§ TASK DETAILS
Please arrange the records as a JSON list of strings, starting at their first line and stopping after the line that contains "0.38 meters", with one string per line and blank lines left out.

Spatial question entries
START
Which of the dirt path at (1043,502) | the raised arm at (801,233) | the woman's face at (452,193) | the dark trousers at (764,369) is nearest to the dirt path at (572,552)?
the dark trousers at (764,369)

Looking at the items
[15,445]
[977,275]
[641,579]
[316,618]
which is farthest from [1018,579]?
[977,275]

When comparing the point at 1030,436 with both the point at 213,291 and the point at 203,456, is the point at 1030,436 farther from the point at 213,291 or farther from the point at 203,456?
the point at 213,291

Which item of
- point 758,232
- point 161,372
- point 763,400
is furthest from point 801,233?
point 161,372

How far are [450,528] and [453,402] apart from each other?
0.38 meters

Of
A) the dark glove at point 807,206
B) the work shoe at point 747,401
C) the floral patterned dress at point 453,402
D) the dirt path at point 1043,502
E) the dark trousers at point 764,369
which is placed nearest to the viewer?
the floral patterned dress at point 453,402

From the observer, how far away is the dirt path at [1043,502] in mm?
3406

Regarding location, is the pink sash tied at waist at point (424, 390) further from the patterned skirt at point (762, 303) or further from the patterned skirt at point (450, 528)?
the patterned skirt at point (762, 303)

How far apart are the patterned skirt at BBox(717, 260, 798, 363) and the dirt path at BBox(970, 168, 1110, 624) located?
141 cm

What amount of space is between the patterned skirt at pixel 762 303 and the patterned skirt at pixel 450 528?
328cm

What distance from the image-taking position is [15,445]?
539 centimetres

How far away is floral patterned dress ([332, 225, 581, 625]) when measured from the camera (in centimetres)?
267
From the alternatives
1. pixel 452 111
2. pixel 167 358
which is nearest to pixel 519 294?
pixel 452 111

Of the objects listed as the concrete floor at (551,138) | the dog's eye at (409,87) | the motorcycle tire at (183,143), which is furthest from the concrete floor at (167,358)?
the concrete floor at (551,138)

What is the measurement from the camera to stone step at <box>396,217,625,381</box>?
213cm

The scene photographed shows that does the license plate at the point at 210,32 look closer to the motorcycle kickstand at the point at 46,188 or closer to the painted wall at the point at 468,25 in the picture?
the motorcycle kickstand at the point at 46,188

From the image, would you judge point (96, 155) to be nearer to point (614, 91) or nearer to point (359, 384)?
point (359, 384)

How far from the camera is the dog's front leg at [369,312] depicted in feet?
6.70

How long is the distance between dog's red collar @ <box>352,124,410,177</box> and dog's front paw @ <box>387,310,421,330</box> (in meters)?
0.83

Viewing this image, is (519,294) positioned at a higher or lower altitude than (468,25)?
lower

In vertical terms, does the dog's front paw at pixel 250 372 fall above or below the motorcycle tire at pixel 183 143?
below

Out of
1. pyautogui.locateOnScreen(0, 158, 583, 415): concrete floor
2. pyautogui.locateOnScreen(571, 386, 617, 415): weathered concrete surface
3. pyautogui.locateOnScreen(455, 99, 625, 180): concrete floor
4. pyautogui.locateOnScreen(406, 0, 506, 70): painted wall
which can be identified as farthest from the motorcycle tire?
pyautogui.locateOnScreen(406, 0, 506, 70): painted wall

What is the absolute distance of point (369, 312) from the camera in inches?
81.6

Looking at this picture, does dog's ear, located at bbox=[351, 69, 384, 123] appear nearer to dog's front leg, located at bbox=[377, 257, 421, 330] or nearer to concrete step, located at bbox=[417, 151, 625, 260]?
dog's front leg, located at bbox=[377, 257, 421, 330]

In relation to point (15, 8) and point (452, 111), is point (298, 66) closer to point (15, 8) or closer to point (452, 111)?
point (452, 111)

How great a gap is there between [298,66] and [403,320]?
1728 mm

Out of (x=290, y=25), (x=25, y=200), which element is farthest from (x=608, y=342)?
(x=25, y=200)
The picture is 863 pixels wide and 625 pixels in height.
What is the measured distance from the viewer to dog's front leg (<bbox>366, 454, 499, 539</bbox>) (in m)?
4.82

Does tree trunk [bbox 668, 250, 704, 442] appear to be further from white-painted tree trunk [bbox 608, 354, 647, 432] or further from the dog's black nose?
END
§ ANSWER TO THE TASK
[
  "Which of the dirt path at (1043,502) | the raised arm at (801,233) | the woman's face at (452,193) | the dark trousers at (764,369) is nearest to the dirt path at (572,552)?",
  "the dark trousers at (764,369)",
  "Looking at the items",
  "[15,445]",
  "[977,275]",
  "[641,579]",
  "[316,618]",
  "which is farthest from [1018,579]?",
  "[977,275]",
  "When comparing the point at 1030,436 with both the point at 213,291 and the point at 203,456, is the point at 1030,436 farther from the point at 213,291 or farther from the point at 203,456?",
  "the point at 213,291",
  "Which item of",
  "- point 758,232",
  "- point 161,372",
  "- point 763,400",
  "is furthest from point 801,233?",
  "point 161,372",
  "How far are [450,528] and [453,402] apart from each other?",
  "0.38 meters"
]